I’ve lived in Seattle a little more than 2 years now. In that time I’ve learned how to brew beer, make wine and roast coffee. I only have two more skills I’d like to add: curing tea and distilling spirits. I lived in Las Vegas for 30 years and never came close to making my own anything. It could be because I’m in my late 30’s and that’s what you do. As I got older I began to appreciate finer tastes in everything from cooking oils to cheese. However, I feel it’s more than my age; Las Vegas just didn’t have a DYI culture like Seattle.
Las Vegas is all about what other people can do for you. The service industry is king. This is not surprising for a town that depends on tourism. Unfortunately, this means that any DYI crafting is basically unheard of. I’m sure that there are a few people with chicken coops or brewing kettles; but it’s not part of the zeitgeist. I never thought about home brewing or coffee roasting because nobody I knew and nobody I met did it either.
Seattle lives and breathes crafty. We have numerous groups dedicated to making cool shizzle. Want to learn blacksmithing? Check out the Ballard Forge. Home brewing? We have 6 dedicated stores and our own state association. Urban farming? Got that too. Everywhere you go in this city, you are surrounded by people who make awesome things. Hipsters may very well make up a much larger percent of the population, but they were doing it first, right?
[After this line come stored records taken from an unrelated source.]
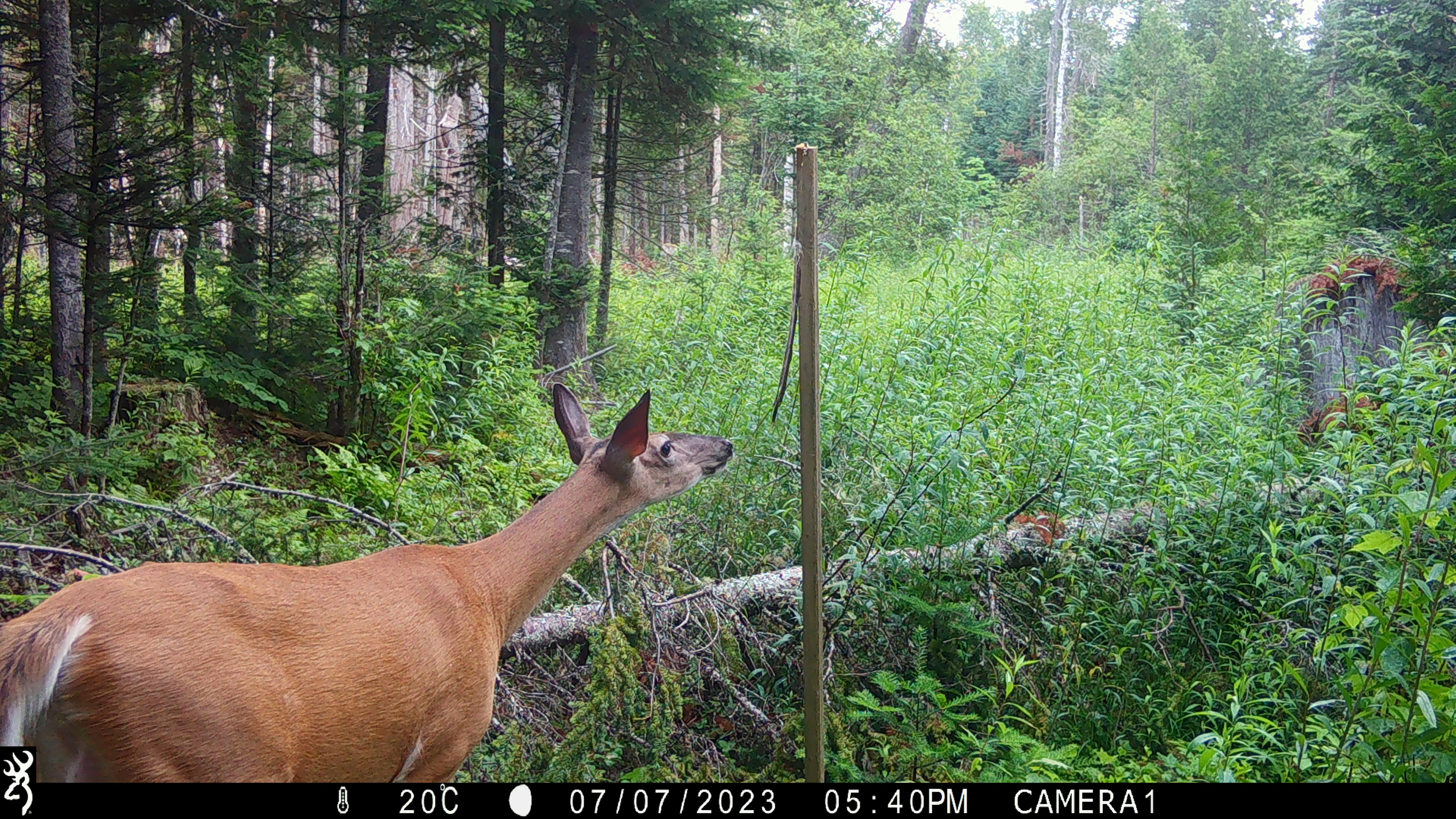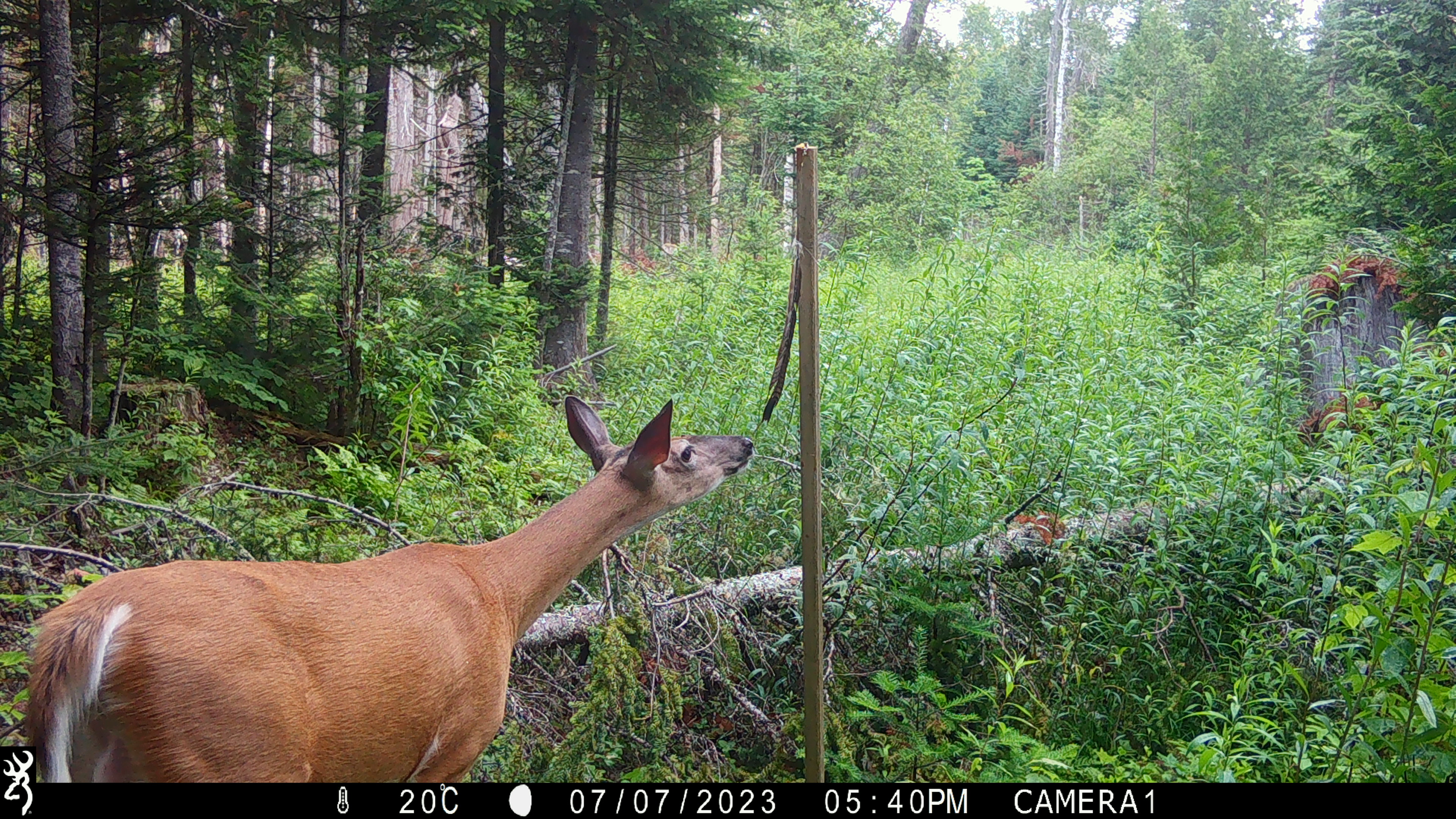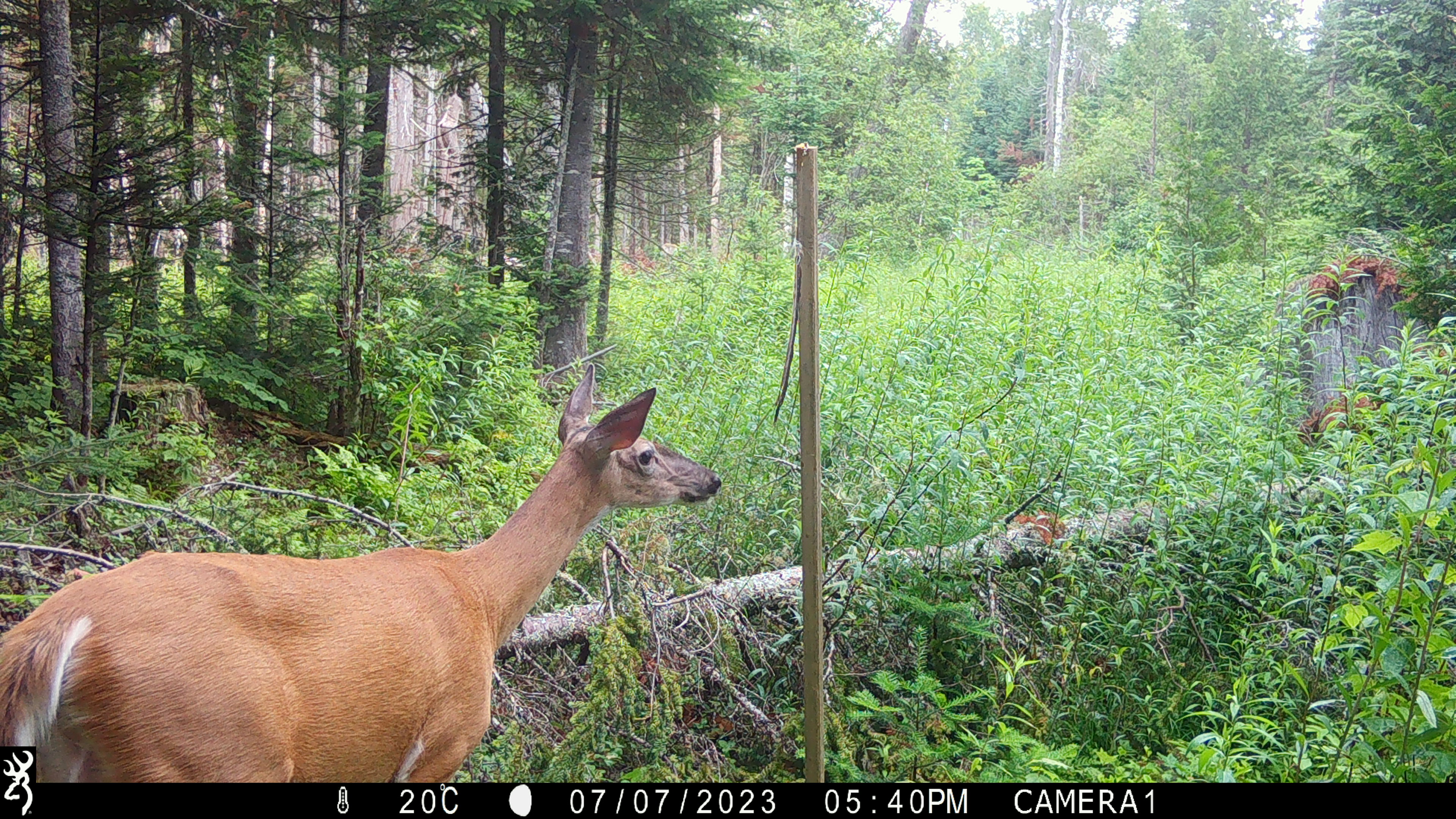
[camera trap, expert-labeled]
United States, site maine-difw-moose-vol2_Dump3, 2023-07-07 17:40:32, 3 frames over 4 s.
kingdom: Animalia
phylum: Chordata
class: Mammalia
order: Artiodactyla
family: Cervidae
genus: Odocoileus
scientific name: Odocoileus virginianus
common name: white-tailed deer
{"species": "white-tailed deer (Odocoileus virginianus)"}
In a very short time, the Pacific Northwest inspired me to learn and invent.
I’ve found that my time spent crafting has paid off in a few ways. When I brew beer, my price ends up being about $1-ish per 12oz bottle… which is an awesome price for craft beer! Hell, a good craft beer bomber (22oz) can run you anywhere from $4 to $20. I buy green coffee beans for half the price of store coffee ($5 per lb) and can roast them as dark (or light) as I want. Plus, the taste is amazing! You have not had coffee until you’ve had fresh roasted coffee. Not only am I saving money, but I am making items that are just as good (if not better) than what I could find at a commercial store.
The cool part is none of these skills are hard. It looked daunting at first, but once I was committed it took very little training and just a little research to get going. No matter where you live, the internet provides all the knowledge and materials needed. If I’ve learned anything, it’s not to let ignorance or fear get in the way of making something delicious!
It’s a new year. Embrace the power of the interwebs and MAKE ALL THE THINGS! You will not be disappointed.